Basbarad Nicolescu em o "Manifesto da Transdiciplinaridade.", Trion, São Paulo, 1999.

Arcanos de um artista

Algumas lembranças

Para pensarmos em uma geometria das cores temos que descartar a teoria cromática que classifica as cores em primárias e secundárias, etc. Nesse sentido, partindo de umas observações de Leonardo da Vinci, pensei em vários diagramas considerando os pares amarelados-azulados, avermelhado-esverdeados e os claros e escuros. Redefini também os fenômenos dos rompimentos dos tons, e desenvolvi a possibilidade de intuirmos os cinzas sempiternos. Espero que os dois desenhos que ilustram essas anotações sejam suficientes para os leitores se familiarizarem com essas complexas questões cromáticas.

O estudo desses fenômenos me levou a uma compreensão maior da obra do pintor Martinho de Haro, possivelmente o mais cezanneano, como colorista, de nossos artistas modernos. Pode nos levar também a outros estudos, como o esforço de artistas como Pettoruti e Torrres Garcia, e o escritor Marques Rebelo no sentido de procurar uma maior integração cultural dos países do cone sul, logo depois do término da segunda guerra mundial, quando se desenhava um outro mapa geopolítico. Esse esforço ensejou a organização da primeira exposição de artistas modernos brasileiros a sair do país, em 1945, dando origem ao primeiro livro escrito por um estrangeiro sobre nossa produção artística. Refiro-me ao livro de José Romero Brest, crítico argentino, “Vinte artistas brasileños”. Esse movimento permitiu a fundação do primeiro museu de arte moderna de fato no Brasil em 1948, o Museu de Arte Moderna de Santa Catarina.
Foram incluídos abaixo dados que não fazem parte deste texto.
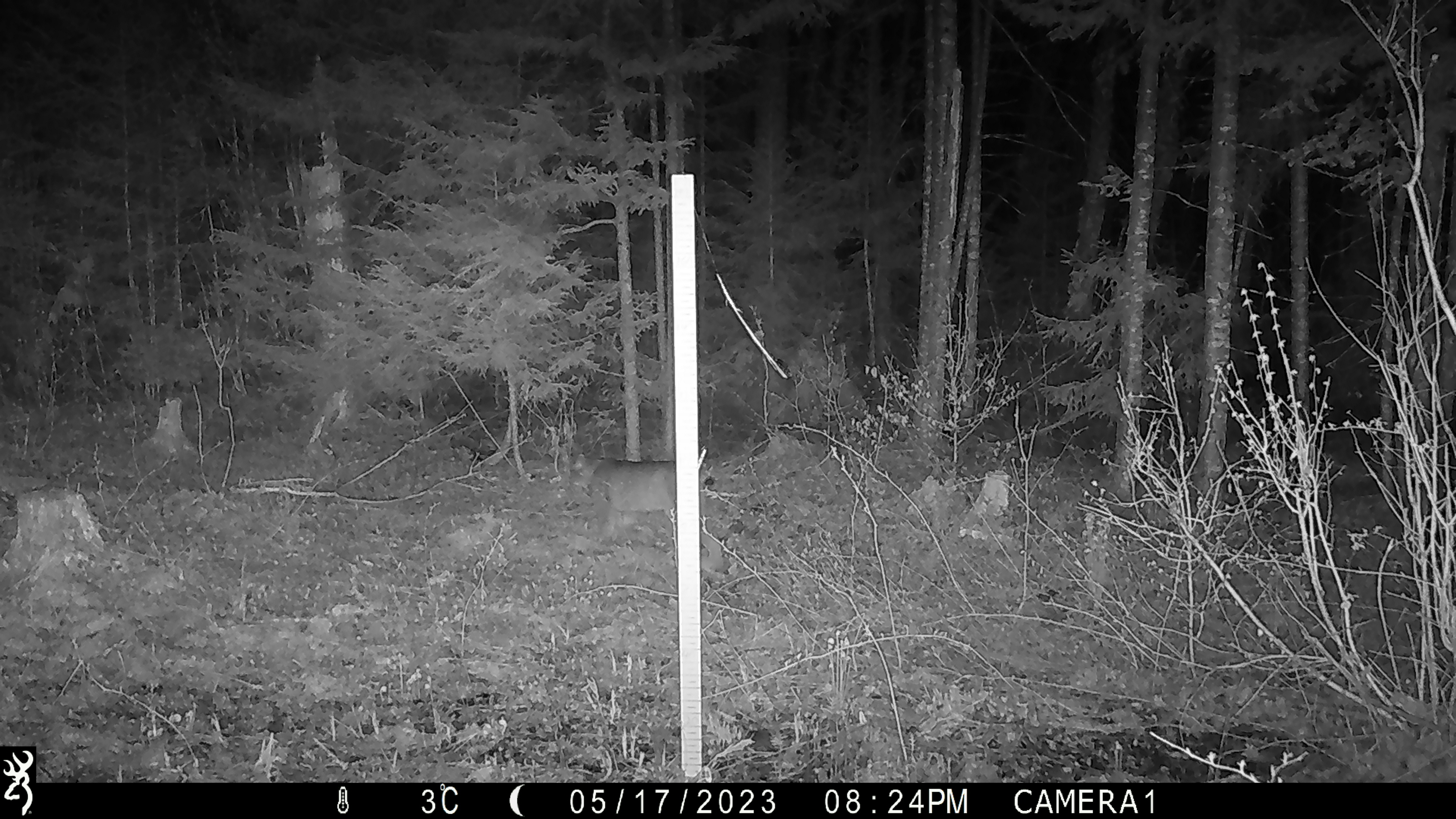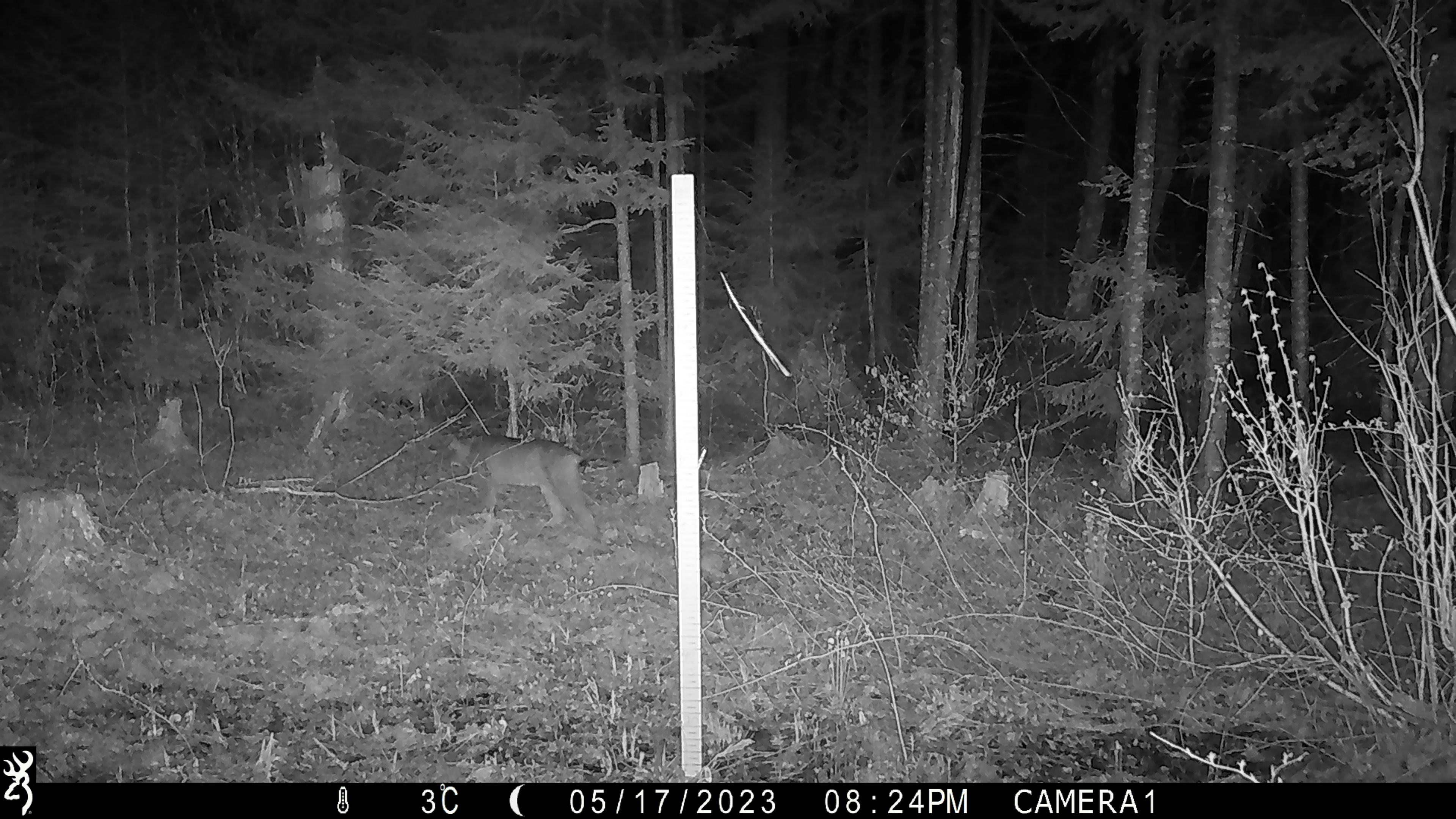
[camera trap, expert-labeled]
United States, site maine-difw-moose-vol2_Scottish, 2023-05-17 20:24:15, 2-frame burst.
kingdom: Animalia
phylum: Chordata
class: Mammalia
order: Carnivora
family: Felidae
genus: Lynx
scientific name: Lynx rufus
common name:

Será que hoje temos uma outra realidade? Raúl Antelo, em seu livro “Potências da Imagem”, Editora Universitária, Chapecoó, 2004, no capítulo “Políticas da amizade e anamorfose do moderno” diz que “... Não se trata mais, pensavam, de extirpar a dependência externa, porém apenas adiministrá-la , ainda que a região afunile em um processo de perifização endógena, que ataca, em primeiro lugar, a memória. Os Rebelo e Pettoruti devem ter-se estremecido ante a falsa moeda do Príncipe, e talvez tenham compreendido, na própria carne, o alcance de uma política da amizade e da amnésia.”
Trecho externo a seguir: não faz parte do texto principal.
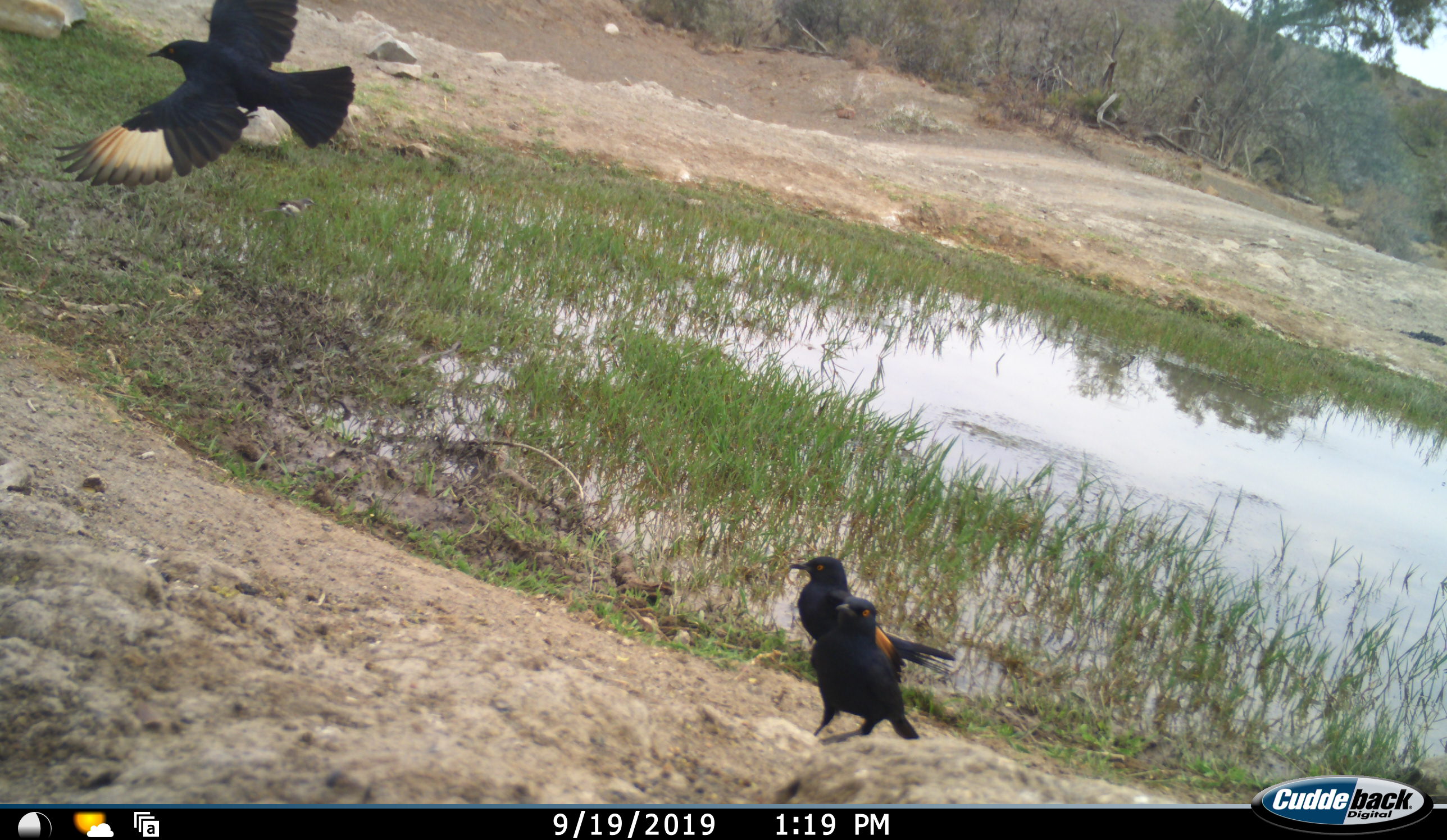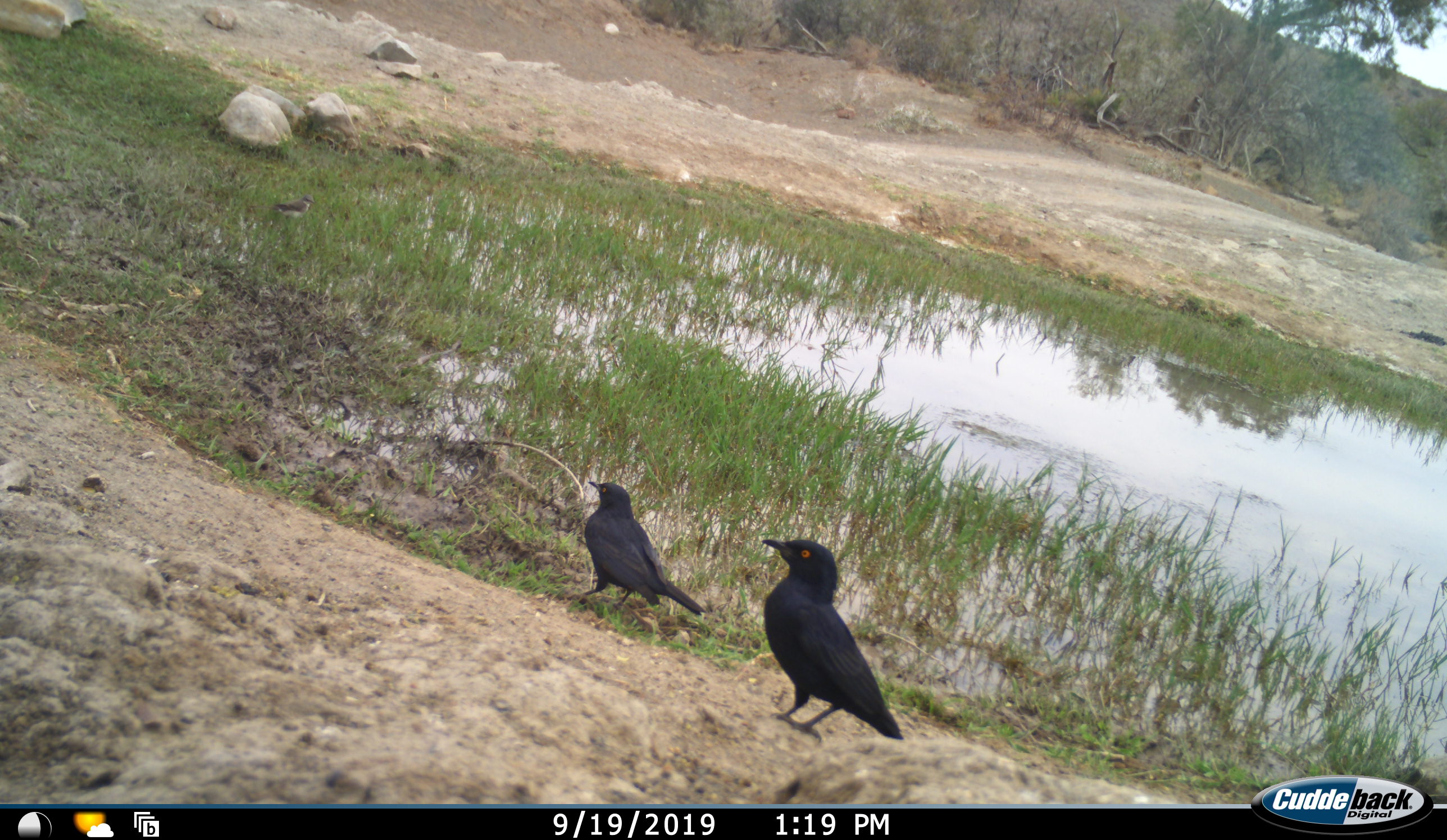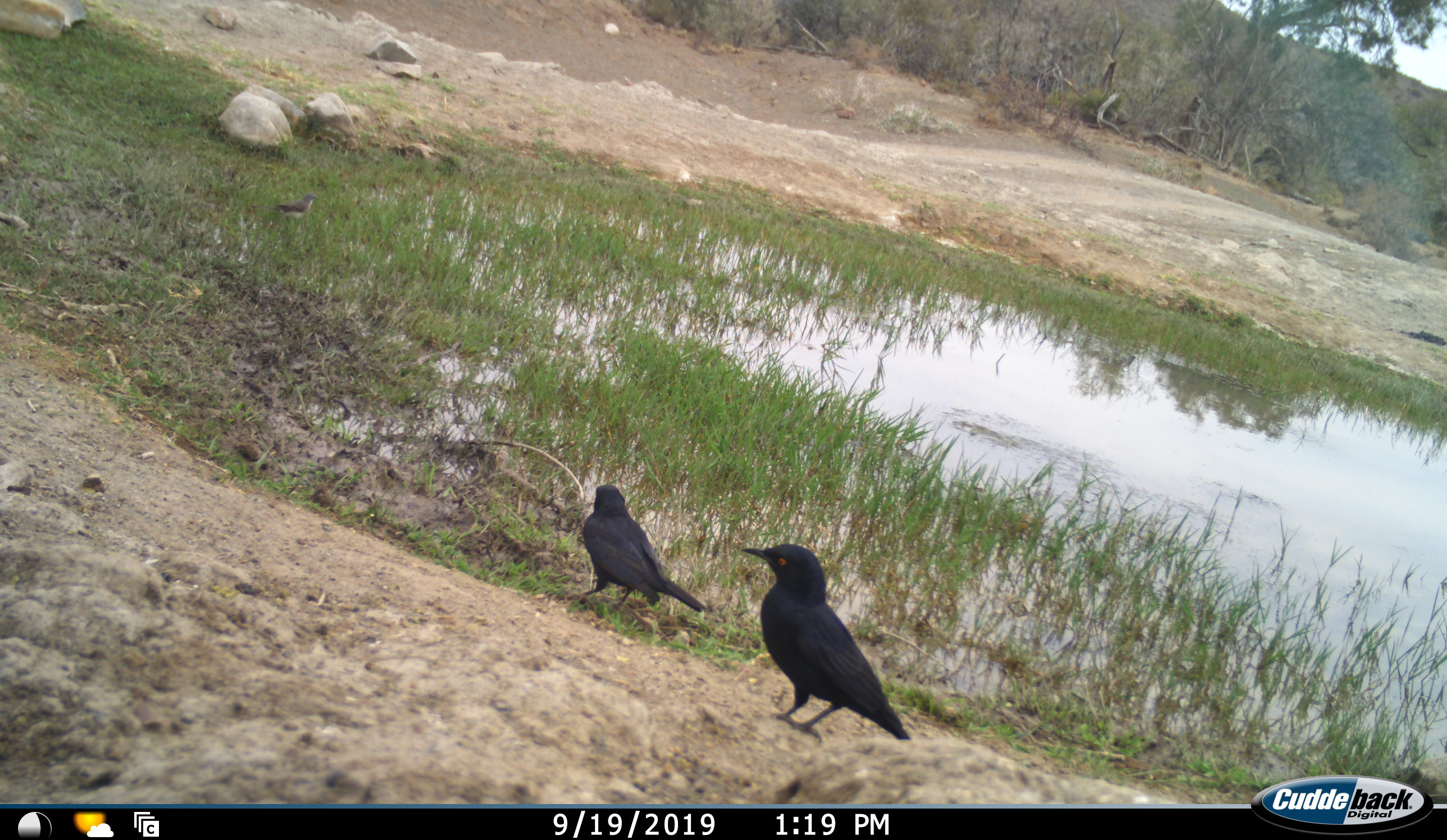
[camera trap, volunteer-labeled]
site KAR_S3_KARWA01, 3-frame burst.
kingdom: Animalia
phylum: Chordata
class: Aves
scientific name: Aves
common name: bird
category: birdother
Birdother (bird) (Aves), count 3. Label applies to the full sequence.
Mas não tratarei aqui especificamente dessas questões, mas de meu próprio trabalho, aluno que fui do pintor argentino Emilio Pettoruti. Deixo aqui essas anotações registradas com a esperança de que elas possam ser estudadas com a profundidade que merecem.
Cézanne e uma geometria das cores

As cores são enigmáticas. Cézanne fez referência a um cinza que reina em toda a natureza e que pintava uma secção do espaço. O cinza onipresente, os cinzas sempiternos e sua lógica e os acasos, as várias dimensões das cores, a questão de uma centralidade não absoluta, os rompimentos dos tons, os contrastes considerando-se uma dinâmica cromática, harmonias e desarmonias, o serpenteamento, as cores abstratas substantivas e as concretas adjetivas, podem nos levar a algumas reflexões. Consideramos as várias geometrias conhecidas e aquelas que, pelo acaso, hão de vir.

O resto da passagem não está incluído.